A crisis of a corporatist polity than of a laissez-faire one
by
Theodore Dalrymple
Thanks to
the vast increase in human productivity over the last few decades economic
crises are less easy to discern than they once were. Spain, for example, has
rates of unemployment that equal or exceed those of the great Depression in the
United States, yet there are none of the distressing scenes, at least so far,
which the photographers caught for all time.
It is
all too easy to be deceived, however. I have just come back from Madrid and
Dublin (I am soon to leave for Lisbon) of which my view is essentially that of
a visiting official delegation, driven from the airport to the center of the
city and back again, having spent the intervening interval in the pleasant
company of prosperous and cultivated people. And the fact is that anyone
driving from Barajas Airport to the centre of Madrid would conclude that it was
a much richer and better kept city than New York, Paris or London. Such signs
of the downturn as I saw in Dublin were subtle and comparative. Going twice to
the theatre, for example, I noticed that a third of the seats were not taken,
which would certainly not have been the case at the height of the boom when I
would have been lucky to get seats at all. (One of the plays was Mrs Warren’s
Profession, by Bernard Shaw. What a frightful old windbag he was! That the
crisis prevented some hundreds of people from being exposed to his theatrical
rodomontade demonstrates that there really is a silver lining to every cloud.)
Other
signs of the crisis were a few closed restaurants and the increasing neglect of
a few of the magnificent Georgian terraced buildings of Merrion Square, now
predominantly in use as commercial rather than residential properties: but
since I recall quite vividly Dublin of the late 1960s, when I first visited it,
these little signs of decline, decay and dilapidation did not impress me
greatly. In those days, Dublin resembled a dark and dismal city almost of
ruins, inhabited by people with little recollection or awareness of its former
grandeur. Of course, the conversation in the pubs seemed better, more witty and
spirited than now; the pub was then a refuge from life in a way that it no
longer is, for post-crisis Dublin remains incomparably richer, materially, than
it was then.
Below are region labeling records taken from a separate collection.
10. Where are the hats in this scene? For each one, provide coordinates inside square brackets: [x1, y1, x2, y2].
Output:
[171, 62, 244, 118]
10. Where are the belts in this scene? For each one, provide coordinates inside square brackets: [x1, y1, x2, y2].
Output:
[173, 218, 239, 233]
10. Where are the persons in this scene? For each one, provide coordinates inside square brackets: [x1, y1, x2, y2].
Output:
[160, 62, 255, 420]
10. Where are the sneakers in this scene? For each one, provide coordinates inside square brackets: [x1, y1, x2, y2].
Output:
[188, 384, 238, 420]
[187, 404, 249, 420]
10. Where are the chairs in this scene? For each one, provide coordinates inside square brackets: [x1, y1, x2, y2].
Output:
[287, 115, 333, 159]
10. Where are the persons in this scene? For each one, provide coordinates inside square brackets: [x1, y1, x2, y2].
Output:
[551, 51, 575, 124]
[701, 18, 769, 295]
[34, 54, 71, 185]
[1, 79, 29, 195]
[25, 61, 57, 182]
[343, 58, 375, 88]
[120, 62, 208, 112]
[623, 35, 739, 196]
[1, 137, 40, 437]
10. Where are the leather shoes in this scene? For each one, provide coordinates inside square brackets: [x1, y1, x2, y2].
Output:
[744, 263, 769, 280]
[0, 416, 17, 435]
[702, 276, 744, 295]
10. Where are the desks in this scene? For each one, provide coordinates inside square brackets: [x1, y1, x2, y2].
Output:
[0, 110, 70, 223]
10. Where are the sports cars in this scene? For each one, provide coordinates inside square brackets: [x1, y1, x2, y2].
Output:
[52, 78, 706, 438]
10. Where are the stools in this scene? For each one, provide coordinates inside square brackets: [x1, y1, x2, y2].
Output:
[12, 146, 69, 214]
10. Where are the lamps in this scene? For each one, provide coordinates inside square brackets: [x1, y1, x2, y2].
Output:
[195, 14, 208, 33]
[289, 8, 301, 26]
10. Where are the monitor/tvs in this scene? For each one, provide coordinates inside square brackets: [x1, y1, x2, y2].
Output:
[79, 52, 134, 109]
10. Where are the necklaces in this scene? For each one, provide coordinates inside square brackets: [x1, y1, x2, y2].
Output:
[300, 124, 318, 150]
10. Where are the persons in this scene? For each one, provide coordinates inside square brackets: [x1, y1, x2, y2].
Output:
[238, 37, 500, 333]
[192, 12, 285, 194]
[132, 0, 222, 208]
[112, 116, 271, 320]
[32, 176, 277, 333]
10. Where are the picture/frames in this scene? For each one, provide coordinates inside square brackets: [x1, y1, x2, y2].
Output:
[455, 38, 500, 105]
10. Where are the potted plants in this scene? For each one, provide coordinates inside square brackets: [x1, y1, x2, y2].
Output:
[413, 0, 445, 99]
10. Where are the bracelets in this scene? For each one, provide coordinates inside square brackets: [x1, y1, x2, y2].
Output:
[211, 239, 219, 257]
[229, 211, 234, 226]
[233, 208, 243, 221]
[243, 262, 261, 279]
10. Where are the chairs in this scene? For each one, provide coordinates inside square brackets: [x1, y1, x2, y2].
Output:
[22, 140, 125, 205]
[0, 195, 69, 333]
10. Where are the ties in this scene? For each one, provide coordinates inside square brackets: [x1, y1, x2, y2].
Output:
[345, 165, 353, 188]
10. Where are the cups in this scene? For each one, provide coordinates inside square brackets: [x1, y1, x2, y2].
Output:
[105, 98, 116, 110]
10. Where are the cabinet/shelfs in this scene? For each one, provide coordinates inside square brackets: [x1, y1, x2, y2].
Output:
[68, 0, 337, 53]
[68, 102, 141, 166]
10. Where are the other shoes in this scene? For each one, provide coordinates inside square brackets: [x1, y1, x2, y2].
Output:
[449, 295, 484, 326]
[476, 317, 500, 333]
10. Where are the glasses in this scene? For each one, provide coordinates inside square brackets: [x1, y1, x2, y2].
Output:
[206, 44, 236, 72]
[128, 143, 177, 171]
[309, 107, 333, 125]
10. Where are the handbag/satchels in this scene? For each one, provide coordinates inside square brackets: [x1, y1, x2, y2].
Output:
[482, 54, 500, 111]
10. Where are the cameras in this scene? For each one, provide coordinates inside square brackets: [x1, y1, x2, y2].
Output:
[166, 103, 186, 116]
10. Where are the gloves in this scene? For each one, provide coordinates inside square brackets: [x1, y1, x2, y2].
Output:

Even now, several years into so-called austerity, the Irish live at
a higher standard than the Germans.
The
Bible tells us that of the making of many books there is no end, and that much
study is a weariness of the flesh. Certainly the Irish crisis has acted as a
kind of Keynesian stimulus to writers, for the bibliography of the subject is
now immense, beyond the capacity of any but an obsessive to have read; but for
me it is not a weariness of the flesh, but rather a refreshment of the mind, to
read about this story of hubris and nemesis, greed and come-uppance, illusion
and reality, especially on the plane home. On my latest visit, I bought another
such book, The Big Lie:
Who Profits from Ireland’s Austerity? By Gene Kerrigan, a
journalist and author well-known for his exposure of the political corruption
that has long been a feature, some would say the predominant feature, of Irish
public life.
There
was a time when Irish economic growth was real and healthy. A small,
English-speaking country with a well-educated population and a low rate of
corporate taxation with access to what is still the largest market in the world
served as a natural destination for foreign investment. This phase raised
Ireland from relative poverty to wealth in only a few years. Alas, Ireland then
joined the single European currency, and healthy growth gave way to feverish
property speculation fueled by the capacity to borrow enormous sums of money at
very low rates of interest.
Money
doesn’t borrow itself, of course; but the improvidence required to lend and
borrow it incontinently is a quality seldom in short supply in any human
population. The lenders were falsely reassured by lending in a currency that
the borrowers had no power to devalue; the borrowers thought an upward spiral
of asset prices could last for ever, into infinity even.
Human
folly and greed were not lacking either among the lenders or the borrowers. The
spurious or unsound economic activity generated taxes that enabled the
government to treat public sector employees with great liberality, and thus
create a constituency for itself; ordinary people felt that they were honored
guests at the party and partook of the champagne.
In his
book, Mr Kerrigan, an avowed socialist, is anxious to absolve ordinary people
from any part of the blame for the crisis. They were bombarded by the banks
with invitations to borrow money, he says (quite correctly, for the same thing
happened on the other side of the Irish Sea). As the housing bubble expanded,
people were inveigled into buying apartments or houses the quality of whose
construction they later discovered to be shoddy and defective.
Actually,
that shoddiness was often evident to cursory inspection; a reasonably observant
person would have noticed that the buildings had a suspiciously prefabricated
quality to them. And while you can offer a loan to a man, you can’t force him
to take it. No, the Irish population participated all right in the dance of the
millions (as a previous bubble in Latin America in the first third of the
twentieth century was called), and it re-elected the government that conducted
the music of the dance. The difference between the greed of ordinary people (or
of some ordinary people, a substantial number of them in fact) and that of the
bankers was that of scale, not type or quality.
Another
important error in the book is the characterization of the crisis as one of
neo-liberalism. Actually, it was more the crisis of a corporatist polity than
of a laissez-faire one. In a true laissez-faire regime, profits are distributed
to the owners of enterprises rather than to the managers of them, who should be
paid as little, not as much, as possible; unsuccessful or incompetent staff are
sacked unceremoniously, without a cent of compensation; non-payment of
mortgages is followed by immediate eviction, and default by repossession; and
insolvent banks and other enterprises collapse rather than are propped up.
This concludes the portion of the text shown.